START RECORD EXCERPTS

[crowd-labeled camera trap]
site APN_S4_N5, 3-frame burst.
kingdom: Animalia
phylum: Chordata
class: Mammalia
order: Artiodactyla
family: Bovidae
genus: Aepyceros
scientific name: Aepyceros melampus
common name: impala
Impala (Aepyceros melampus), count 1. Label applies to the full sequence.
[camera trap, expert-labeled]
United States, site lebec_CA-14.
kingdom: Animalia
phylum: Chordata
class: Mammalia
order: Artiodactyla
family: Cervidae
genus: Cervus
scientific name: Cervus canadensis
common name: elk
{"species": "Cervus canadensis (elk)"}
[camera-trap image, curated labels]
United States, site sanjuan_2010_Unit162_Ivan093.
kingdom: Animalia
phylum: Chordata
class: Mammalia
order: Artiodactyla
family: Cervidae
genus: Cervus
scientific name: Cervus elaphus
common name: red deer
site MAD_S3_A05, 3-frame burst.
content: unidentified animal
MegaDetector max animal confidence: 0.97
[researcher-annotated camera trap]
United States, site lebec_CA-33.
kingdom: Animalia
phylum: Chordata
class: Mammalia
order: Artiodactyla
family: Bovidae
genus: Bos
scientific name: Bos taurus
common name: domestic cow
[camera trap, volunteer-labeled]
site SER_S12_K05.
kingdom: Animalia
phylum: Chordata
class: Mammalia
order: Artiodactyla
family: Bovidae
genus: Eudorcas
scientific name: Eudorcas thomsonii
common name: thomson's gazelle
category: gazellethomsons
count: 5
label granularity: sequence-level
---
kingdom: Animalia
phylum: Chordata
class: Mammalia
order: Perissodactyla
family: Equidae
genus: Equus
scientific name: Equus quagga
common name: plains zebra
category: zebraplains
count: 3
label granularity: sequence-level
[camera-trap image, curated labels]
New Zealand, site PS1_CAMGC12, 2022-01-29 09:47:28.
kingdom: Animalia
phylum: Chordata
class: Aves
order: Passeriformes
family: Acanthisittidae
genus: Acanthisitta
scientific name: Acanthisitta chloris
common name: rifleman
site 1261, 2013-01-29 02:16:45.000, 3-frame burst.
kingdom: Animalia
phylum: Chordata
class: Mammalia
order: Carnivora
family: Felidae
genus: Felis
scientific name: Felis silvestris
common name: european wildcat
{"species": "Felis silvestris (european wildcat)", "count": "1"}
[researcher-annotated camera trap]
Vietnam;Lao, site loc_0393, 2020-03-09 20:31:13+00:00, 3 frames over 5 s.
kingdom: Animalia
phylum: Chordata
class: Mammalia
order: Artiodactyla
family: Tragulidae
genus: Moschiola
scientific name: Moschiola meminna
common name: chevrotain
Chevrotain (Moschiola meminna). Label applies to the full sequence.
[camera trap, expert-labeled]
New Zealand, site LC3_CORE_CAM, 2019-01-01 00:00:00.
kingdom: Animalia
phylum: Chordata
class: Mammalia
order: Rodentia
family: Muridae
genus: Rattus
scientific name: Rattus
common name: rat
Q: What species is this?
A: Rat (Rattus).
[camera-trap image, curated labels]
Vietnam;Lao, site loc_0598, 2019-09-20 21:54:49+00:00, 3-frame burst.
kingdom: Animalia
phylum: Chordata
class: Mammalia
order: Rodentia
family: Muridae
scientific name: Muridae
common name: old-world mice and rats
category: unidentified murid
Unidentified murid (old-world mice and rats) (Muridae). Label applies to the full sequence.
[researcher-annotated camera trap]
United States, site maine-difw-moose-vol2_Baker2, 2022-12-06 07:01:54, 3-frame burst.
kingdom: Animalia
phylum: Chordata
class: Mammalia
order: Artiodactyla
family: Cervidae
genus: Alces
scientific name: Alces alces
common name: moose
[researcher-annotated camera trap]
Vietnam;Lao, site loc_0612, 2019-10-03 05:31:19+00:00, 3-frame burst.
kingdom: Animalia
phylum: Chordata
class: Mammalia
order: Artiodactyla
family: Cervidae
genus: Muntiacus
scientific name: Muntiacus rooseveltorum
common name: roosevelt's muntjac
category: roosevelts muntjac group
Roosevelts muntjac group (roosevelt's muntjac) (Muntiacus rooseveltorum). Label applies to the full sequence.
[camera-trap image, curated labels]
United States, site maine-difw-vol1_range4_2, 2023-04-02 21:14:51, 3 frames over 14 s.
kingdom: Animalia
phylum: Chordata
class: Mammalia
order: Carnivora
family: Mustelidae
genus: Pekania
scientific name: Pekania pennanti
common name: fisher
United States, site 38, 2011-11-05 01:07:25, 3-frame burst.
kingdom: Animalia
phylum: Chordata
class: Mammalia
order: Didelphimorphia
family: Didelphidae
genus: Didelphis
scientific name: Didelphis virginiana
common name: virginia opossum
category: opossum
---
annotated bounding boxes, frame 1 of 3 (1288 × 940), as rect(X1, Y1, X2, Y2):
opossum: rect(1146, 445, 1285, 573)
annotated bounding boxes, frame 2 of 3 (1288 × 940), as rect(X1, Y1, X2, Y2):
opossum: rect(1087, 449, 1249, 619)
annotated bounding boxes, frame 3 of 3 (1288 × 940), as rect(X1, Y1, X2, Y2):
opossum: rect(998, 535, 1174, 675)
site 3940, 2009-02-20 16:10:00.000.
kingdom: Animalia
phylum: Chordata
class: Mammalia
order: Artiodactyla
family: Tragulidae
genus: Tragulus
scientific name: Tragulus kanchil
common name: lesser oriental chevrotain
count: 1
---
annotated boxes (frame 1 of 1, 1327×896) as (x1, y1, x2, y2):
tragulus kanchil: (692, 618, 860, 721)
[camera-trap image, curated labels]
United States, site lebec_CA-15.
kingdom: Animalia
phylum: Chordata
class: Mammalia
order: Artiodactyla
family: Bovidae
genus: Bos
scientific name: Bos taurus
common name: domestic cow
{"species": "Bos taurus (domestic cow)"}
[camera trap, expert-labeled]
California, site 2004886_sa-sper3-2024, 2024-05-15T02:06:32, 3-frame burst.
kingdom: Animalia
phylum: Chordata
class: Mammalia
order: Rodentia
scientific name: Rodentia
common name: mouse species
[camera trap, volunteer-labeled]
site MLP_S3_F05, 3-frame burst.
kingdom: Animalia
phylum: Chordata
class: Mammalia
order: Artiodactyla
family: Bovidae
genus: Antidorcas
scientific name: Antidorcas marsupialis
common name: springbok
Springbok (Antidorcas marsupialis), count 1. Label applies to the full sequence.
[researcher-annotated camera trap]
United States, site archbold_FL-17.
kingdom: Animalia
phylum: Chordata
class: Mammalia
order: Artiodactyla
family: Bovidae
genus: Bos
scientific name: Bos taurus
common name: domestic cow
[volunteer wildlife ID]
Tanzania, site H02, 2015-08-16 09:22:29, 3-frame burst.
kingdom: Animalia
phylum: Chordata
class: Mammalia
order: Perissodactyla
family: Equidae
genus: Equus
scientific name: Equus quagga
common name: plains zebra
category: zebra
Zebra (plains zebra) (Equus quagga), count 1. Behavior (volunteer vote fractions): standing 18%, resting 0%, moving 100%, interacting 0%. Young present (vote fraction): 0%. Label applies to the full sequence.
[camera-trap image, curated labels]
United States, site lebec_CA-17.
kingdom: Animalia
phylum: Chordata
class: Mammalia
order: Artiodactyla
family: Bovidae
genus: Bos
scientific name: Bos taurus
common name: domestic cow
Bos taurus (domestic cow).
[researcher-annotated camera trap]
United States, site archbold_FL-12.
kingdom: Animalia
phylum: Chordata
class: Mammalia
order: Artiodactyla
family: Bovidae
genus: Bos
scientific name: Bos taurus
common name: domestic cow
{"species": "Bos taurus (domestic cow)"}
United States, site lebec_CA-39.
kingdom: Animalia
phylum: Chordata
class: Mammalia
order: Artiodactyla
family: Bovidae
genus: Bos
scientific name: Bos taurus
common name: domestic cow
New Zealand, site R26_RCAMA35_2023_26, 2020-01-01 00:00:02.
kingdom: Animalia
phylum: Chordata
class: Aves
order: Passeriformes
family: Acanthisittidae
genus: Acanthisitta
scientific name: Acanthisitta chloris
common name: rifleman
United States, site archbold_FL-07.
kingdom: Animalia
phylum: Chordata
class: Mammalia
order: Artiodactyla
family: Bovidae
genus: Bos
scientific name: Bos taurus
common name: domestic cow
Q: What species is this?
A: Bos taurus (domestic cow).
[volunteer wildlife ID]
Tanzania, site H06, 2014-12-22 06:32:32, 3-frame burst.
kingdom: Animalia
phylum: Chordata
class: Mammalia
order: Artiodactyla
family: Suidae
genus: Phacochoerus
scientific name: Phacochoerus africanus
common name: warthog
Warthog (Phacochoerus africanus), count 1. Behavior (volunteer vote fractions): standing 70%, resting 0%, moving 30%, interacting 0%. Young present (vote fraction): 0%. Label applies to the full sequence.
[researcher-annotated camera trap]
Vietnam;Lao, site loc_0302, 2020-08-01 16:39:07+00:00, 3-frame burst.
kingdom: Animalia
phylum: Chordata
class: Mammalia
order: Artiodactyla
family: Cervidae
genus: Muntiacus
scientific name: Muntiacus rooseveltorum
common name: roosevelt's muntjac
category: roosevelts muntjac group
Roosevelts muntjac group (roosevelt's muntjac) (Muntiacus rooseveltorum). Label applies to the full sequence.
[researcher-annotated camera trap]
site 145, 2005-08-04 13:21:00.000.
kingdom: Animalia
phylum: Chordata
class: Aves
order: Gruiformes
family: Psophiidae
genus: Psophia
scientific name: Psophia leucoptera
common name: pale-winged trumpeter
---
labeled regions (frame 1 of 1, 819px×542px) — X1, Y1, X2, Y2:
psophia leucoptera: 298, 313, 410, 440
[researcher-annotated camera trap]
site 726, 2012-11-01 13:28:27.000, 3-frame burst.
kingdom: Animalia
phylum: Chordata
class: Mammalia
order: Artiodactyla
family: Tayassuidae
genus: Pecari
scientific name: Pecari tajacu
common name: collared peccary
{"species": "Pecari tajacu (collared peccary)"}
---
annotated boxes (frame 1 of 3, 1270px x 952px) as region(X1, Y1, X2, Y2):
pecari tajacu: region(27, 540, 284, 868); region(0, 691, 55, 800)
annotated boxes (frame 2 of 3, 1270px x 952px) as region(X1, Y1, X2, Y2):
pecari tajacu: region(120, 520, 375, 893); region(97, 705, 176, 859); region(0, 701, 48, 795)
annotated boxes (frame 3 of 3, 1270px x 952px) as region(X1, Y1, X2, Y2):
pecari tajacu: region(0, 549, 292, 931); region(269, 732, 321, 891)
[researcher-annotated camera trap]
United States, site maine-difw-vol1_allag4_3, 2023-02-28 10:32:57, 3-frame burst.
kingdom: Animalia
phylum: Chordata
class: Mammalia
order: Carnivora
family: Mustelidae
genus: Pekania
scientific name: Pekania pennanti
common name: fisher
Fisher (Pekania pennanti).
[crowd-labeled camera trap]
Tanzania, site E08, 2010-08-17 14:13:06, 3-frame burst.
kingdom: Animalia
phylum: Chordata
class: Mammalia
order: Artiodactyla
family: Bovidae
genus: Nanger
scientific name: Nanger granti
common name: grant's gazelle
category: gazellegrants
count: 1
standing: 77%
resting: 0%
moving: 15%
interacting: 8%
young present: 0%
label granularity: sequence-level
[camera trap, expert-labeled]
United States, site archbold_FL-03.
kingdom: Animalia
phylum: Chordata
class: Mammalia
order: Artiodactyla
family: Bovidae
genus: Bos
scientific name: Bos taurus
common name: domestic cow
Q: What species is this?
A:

END RECORD EXCERPTS

DESCRIPTION OF THE TASK
Report the tally of lines in the listing that carry the string "Vietnam", and nothing else.

ANSWER SECTION
4